**PARTIES DE L'EXERCICE:**
(1) Recopiez fidèlement le passage du texte sur la nomination de Xavier Piechaczyk allant de "Xavier Piechaczyk, actuellement" jusqu'à "deux prochaines semaines.".
(2) D'après le texte sur la nomination de Xavier Piechaczyk, dans quel établissement a-t-il obtenu son doctorat en sciences politiques ?

**TEXTE DU DOCUMENT:**
------------------------

Xavier Piechaczyk, actuellement président du directoire de RTE, est proposé par Emmanuel Macron pour diriger la RATP en qualité de président-directeur général. Cette nomination remplace Jean Castex, parti en novembre rejoindre la SNCF. Le Parlement doit approuver cette désignation à travers deux auditions distinctes à l’Assemblée nationale et au Sénat dans les deux prochaines semaines.
Âgé de 56 ans et originaire de banlieue parisienne, Piechaczyk possède une solide formation d’ingénieur. Il est diplômé de l’École nationale des travaux publics de l’État et de l’École nationale des ponts et chaussées. Complétant son parcours académique, il détient un doctorat en sciences politiques obtenu à l’Institut d’études politiques de Grenoble, selon sa biographie officielle chez RTE.
Sa vie personnelle le montre marié avec trois enfants, partageant une passion pour les arts. Sur son compte X, il diffuse régulièrement des photographies d’expositions, de représentations théâtrales et de publications littéraires, révélant ses intérêts culturels variés.

------------------------

**EXTRAIT DES DONNÉES:**
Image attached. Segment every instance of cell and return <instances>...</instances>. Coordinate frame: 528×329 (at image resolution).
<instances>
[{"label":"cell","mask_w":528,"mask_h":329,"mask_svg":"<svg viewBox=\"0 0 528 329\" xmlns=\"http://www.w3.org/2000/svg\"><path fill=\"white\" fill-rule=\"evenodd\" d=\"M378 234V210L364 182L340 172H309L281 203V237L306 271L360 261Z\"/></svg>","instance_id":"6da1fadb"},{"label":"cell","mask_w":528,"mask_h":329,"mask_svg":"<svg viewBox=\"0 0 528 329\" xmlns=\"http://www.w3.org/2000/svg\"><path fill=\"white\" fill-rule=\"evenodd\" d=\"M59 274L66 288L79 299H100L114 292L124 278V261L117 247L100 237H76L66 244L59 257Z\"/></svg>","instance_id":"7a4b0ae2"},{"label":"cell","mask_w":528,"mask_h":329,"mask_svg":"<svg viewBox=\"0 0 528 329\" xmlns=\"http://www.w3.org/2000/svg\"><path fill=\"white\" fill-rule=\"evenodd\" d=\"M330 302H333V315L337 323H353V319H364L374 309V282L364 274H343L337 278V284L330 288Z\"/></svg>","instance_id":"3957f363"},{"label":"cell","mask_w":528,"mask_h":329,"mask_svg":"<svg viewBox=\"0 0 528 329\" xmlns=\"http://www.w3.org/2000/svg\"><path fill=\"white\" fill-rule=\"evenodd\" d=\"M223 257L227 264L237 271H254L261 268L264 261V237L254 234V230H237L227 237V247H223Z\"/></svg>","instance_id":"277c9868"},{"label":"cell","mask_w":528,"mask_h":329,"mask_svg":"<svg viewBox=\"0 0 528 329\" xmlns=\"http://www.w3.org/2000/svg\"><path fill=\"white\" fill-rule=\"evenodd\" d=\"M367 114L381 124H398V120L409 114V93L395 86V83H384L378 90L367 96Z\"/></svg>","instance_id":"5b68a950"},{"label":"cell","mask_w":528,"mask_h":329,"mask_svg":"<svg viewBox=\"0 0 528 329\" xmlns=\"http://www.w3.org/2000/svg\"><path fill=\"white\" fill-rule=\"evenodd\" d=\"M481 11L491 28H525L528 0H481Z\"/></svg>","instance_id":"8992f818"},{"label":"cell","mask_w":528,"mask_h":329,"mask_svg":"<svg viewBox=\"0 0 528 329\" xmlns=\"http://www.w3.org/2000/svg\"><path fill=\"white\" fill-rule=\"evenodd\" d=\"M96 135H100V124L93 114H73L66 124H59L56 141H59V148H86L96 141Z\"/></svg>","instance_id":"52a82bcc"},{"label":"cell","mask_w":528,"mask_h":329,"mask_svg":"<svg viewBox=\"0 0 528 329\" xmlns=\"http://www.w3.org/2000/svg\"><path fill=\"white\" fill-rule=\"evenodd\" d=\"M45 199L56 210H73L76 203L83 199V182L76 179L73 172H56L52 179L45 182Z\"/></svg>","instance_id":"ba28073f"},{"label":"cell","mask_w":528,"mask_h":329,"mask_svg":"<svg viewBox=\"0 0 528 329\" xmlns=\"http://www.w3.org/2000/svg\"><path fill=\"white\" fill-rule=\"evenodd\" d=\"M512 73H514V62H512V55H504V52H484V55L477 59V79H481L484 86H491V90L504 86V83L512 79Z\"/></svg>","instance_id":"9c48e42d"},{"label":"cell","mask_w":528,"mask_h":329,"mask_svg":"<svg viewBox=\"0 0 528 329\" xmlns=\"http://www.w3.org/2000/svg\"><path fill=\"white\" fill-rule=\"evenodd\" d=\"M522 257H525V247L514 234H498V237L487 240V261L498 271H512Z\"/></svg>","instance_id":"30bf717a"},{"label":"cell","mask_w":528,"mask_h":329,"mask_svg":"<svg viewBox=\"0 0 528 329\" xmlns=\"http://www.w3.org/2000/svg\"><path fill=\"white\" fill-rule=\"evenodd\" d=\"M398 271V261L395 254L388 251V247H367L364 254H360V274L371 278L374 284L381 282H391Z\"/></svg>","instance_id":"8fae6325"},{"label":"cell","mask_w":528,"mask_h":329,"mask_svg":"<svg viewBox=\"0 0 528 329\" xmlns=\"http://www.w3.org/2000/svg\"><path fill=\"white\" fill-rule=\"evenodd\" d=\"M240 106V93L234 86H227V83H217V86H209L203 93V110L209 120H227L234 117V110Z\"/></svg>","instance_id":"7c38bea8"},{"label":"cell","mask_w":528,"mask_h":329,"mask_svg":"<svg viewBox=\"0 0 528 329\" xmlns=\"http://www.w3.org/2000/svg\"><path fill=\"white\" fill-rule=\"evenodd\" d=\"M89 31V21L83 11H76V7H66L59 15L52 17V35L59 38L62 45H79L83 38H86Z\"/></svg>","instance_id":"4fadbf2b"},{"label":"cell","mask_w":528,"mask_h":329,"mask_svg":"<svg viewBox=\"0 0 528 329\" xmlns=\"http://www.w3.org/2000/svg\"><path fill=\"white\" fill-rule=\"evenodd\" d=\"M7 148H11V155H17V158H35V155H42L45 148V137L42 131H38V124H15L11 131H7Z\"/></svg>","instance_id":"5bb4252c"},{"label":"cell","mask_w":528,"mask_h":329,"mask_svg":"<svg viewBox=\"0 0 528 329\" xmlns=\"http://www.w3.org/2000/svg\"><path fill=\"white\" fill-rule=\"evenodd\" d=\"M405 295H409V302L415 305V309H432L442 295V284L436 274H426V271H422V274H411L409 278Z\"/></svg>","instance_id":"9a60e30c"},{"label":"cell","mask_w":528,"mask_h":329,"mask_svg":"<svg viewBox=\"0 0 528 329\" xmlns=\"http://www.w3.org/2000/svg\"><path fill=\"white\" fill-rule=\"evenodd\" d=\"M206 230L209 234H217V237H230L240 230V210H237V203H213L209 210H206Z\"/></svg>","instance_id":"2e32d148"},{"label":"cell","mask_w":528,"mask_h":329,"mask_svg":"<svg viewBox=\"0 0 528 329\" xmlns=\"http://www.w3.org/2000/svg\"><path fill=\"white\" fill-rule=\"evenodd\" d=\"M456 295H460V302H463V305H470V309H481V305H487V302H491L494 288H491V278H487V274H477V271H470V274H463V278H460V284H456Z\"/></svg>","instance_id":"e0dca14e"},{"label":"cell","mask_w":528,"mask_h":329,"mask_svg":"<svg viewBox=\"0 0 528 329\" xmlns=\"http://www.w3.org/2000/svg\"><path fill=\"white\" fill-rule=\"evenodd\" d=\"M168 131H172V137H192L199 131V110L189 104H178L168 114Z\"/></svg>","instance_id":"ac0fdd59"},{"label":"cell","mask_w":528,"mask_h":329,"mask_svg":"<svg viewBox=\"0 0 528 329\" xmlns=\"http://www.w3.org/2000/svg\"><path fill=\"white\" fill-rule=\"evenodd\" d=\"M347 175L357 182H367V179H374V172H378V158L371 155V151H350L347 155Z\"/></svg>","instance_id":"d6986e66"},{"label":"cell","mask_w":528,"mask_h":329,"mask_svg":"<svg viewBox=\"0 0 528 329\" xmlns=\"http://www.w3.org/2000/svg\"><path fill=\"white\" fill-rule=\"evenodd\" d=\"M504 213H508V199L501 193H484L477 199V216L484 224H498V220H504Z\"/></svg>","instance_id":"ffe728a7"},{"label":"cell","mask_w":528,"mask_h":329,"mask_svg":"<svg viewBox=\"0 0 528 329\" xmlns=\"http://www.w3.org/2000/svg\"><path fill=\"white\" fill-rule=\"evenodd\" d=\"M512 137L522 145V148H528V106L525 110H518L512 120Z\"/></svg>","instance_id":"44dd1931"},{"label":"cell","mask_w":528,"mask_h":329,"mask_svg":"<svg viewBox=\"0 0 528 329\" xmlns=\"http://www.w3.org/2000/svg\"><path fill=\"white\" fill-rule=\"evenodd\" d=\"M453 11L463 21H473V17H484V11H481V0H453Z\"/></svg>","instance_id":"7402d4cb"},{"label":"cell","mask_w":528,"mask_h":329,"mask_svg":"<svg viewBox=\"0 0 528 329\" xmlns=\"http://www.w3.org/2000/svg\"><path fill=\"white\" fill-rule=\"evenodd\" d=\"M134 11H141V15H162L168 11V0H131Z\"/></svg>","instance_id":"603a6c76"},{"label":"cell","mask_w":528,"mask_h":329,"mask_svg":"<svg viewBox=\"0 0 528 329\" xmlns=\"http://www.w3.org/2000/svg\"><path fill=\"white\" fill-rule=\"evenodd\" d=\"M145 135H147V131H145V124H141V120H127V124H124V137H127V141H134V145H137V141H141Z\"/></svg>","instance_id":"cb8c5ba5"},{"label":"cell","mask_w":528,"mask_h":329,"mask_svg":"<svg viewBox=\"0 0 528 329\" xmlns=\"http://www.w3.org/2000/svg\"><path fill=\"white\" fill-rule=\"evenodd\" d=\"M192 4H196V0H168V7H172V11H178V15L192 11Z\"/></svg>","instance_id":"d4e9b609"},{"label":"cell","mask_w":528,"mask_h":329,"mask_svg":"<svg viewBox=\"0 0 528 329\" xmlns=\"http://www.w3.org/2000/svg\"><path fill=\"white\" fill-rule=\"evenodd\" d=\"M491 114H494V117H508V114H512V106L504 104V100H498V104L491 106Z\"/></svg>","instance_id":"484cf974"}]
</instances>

------------------------

**RÉPONSES AUX CONSIGNES:**
(1)
Xavier Piechaczyk, actuellement président du directoire de RTE, est proposé par Emmanuel Macron pour diriger la RATP en qualité de président-directeur général. Cette nomination remplace Jean Castex, parti en novembre rejoindre la SNCF. Le Parlement doit approuver cette désignation à travers deux auditions distinctes à l’Assemblée nationale et au Sénat dans les deux prochaines semaines.

(2) À l'Institut d'études politiques de Grenoble.